Im Kaukasus ist der Tourismus in Höhlen eine ernsthafte Gefahr für die Langflügeligen.

Im Jahr 2002 gab es aus unbekannten Gründen in Spanien, Frankreich und Portugal eine massive Sterblichkeit von gewöhnlichen Langflügeltieren. Darüber hinaus gingen ihre Zahlen in Australien, Italien und im Iran zurück. Die Todesursache war höchstwahrscheinlich schlechtes Wetter im Winter und im frühen Frühling, was zu einer Zunahme von Krankheiten bei Fledermäusen führte.

Leider sind gewöhnliche Langflügeltiere nicht schüchtern. Auf der Krim wurden diese Tiere von Tausenden von Sammlern von "medizinischen Vorteilen" gefangen.

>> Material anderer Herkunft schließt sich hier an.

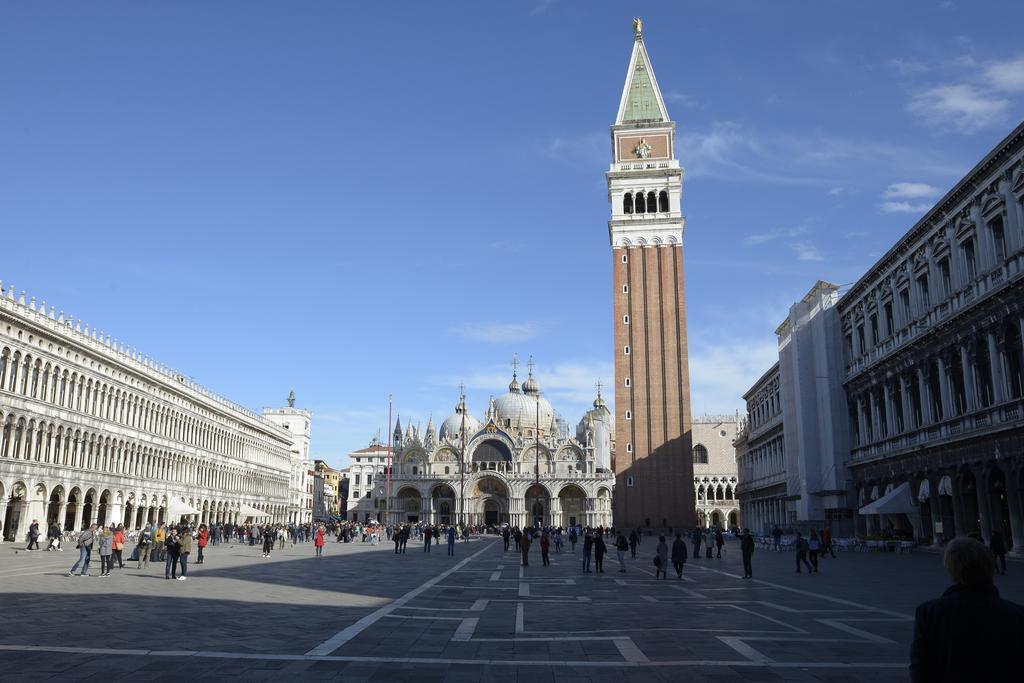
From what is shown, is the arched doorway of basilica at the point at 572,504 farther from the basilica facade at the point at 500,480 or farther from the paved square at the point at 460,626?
the paved square at the point at 460,626

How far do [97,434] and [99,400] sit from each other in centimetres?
227

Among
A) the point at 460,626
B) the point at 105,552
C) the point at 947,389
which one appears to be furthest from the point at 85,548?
the point at 947,389

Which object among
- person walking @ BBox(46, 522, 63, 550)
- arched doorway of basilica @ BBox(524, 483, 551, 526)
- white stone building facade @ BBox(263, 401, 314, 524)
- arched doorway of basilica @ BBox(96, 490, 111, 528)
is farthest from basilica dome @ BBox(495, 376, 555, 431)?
person walking @ BBox(46, 522, 63, 550)

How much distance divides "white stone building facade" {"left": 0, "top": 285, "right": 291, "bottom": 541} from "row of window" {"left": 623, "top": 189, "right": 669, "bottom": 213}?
136 ft

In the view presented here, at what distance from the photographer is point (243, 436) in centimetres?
8144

Dies war der Grund dafür, dass die Art in den späten 40er Jahren auf der Krim vollständig verschwand. Das letzte Mal wurden hier 1947 die Langflügeltiere beobachtet. Sie wurden auch ständig von Touristen belästigt, was ebenfalls eine negative Rolle spielte.

Diese Fledermausart hockt hauptsächlich in Höhlen und Minen.

Rettungsmaßnahmen von gemeinsamen Langflüglern

Um das Erscheinungsbild gewöhnlicher Langflügeltiere zu erhalten, ist es notwendig, den Schutz großer Kolonien zu organisieren. Vor dem Betreten der Höhlen sollten Warnschilder angebracht werden.

Es ist äußerst unerwünscht, die Höhlen zu besuchen, in denen diese Fledermäuse leben.

In der Dominikanischen Republik wird besonderes Augenmerk auf den Schutz von Langflügeln gelegt. Diese Fledermäuse ernähren sich von Mathekäfern, die Zuckerrohr zerstören, also die Ernte schützen. In dieser Hinsicht werden Höhlen mit langflügeligen Bewohnern sorgfältig bewacht.

Gewöhnliche Langflügel sind in den meisten europäischen Ländern geschützt. In Deutschland, Rumänien, Italien und Spanien wurden mehrere Projekte zur Erhaltung dieser Art entwickelt. Gewöhnliche Langflügel stehen im Roten Buch von Russland, Aserbaidschan, Armenien und der Ukraine.